The mean of the absolute difference between high-resolution CBCT and microCT volumetric measurements was lower for smaller defects than larger defects, and this difference was statistically significant (0.12 ± 0.10 vs 0.28 ± 0.25 mm 3 ; P = 0.004) ( Table III ). The mean of the absolute difference between high-resolution CBCT and microCT volumetric measurements was not statistically significant for the vertical position of the defect (apical, 0.23 ± 0.21 mm 3 ; middle, 0.21 ± 0.25 mm 3 ; coronal, 0.16 ± 0.14 mm 3 ; P = 0.509). The mean of the absolute difference between high-resolution CBCT and microCT volumetric measurements was also not statistically significant for defects located in the buccal vs lingual positions (0.19 ± 0.17 vs 0.20 ± 0.23 mm 3 ; P = 0.875). Interactions between variables were also not significant. Overall, these data indicate that the measurement of small lateral defects from high-resolution CBCT images is more accurate than that of large lateral defects, and that defect position does not significantly influence lateral defect volumetric measurements from high-resolution CBCT scans.

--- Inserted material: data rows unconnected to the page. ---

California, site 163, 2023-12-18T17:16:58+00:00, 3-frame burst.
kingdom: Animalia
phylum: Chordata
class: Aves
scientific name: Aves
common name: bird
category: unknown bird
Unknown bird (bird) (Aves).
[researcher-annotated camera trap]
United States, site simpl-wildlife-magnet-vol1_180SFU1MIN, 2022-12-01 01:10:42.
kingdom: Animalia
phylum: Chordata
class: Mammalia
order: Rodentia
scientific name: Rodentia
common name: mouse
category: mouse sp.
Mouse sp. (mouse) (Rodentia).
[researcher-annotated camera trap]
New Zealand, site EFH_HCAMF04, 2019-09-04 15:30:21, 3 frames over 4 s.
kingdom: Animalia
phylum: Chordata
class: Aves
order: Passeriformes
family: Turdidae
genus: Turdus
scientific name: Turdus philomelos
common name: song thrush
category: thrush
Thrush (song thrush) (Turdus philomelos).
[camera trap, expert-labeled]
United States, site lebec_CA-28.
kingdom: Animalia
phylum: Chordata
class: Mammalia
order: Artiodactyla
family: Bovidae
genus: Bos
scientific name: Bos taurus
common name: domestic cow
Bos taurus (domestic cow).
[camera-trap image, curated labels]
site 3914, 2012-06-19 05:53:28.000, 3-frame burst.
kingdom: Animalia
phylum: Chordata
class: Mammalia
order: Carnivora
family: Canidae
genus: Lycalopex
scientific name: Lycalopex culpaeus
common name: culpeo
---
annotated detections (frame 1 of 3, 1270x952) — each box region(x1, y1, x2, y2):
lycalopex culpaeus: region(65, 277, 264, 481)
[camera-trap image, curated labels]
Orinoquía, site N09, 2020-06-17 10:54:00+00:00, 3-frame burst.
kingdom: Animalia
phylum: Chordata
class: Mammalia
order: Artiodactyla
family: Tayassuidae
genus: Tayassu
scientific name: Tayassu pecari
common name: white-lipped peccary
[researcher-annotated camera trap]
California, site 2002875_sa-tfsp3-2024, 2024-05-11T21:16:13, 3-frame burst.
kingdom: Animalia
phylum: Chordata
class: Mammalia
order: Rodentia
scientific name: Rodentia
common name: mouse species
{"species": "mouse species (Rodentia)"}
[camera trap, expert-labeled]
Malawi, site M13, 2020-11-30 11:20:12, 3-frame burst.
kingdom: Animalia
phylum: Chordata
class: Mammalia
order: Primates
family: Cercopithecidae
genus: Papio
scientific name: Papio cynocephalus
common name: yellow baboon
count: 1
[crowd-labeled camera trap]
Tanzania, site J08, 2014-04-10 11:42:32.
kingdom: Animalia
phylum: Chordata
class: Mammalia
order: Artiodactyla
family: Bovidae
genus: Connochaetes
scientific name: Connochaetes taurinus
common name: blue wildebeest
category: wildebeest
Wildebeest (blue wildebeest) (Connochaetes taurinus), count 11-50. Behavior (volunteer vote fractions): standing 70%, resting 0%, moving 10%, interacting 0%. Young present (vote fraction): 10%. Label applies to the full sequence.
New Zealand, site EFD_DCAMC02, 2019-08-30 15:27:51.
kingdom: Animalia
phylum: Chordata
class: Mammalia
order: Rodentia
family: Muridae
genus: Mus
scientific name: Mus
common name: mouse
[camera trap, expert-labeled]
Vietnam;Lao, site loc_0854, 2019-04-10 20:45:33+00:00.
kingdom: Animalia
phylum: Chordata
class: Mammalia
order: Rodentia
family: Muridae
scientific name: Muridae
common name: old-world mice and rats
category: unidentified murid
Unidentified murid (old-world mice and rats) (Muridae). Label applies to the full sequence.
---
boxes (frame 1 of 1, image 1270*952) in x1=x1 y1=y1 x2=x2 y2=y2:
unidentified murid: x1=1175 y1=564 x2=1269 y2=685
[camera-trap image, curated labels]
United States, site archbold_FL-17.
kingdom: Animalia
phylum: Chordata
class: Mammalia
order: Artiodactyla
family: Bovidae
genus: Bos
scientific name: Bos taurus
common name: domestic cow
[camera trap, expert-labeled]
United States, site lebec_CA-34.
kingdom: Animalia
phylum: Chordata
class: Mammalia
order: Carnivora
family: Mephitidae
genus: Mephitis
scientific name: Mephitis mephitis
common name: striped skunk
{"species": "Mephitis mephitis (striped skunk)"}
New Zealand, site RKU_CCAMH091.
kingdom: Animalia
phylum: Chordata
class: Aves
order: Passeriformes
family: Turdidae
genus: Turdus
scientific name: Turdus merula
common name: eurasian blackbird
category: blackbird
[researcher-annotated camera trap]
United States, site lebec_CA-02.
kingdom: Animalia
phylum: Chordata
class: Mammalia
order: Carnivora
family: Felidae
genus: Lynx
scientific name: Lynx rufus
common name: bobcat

The mean of the absolute difference between low-resolution CBCT and microCT volumetric measurements was lower for smaller defects than for larger defects, and this difference was statistically significant (0.20 ± 0.13 vs 0.40 ± 0.34 mm 3 ; P = 0.005) ( Table IV ). The mean of the absolute difference between low-resolution CBCT and microCT volumetric measurements was also statistically significant for the vertical position of the defect (apical, 0.27 ± 0.94 mm 3 ; middle, 0.44 ± 0.37 mm 3 ; coronal, 0.20 ± 0.12 mm 3 ; P = 0.012). Tukey adjustments for multiple comparisons indicated that the effect of the vertical defect position came from a difference in volumetric measurement accuracy of defects located in the middle third of the root compared with defects in the coronal third of the root ( P = 0.013). The mean of the absolute difference between high-resolution CBCT and microCT volumetric measurements was not statistically significant for defects located in the buccal vs lingual positions (0.28 ± 0.22 vs 0.32 ± 0.32 mm 3 ; P = 0.775). Interestingly, the interaction between defect size and defect vertical position was also significant ( P = 0.01). From our analysis, it appears that large lateral defects in the middle vertical root position are more difficult to quantify than small lateral defects in the middle vertical root position (Tukey adjusted P = 0.0002). Interactions between other variables were not significant. Overall, these data indicate that the measurement of small lateral defects from lower-resolution CBCT images is more accurate than that of large lateral defects, and that the vertical position of the defect also significantly influences lateral defect volumetric measurements from low-resolution CBCT scans.
Although our results indicate that volumetric measurements of lateral root defects from high-resolution CBCT scans are more accurate than those of lateral root defects from low-resolution CBCT scans, a review of the raw data suggested that both low- and high-resolution CBCT images can be used to distinguish small lateral defects (about 1 mm 3 ) from more moderate lateral defects (about 3 mm 3 ). Nonpaired t tests performed on volumetric measurement data confirmed that images from either high- or low-resolution CBCT scans can be used to distinguish between defects of approximately 1 mm 3 and those of approximately 3 mm 3 ( Table V ).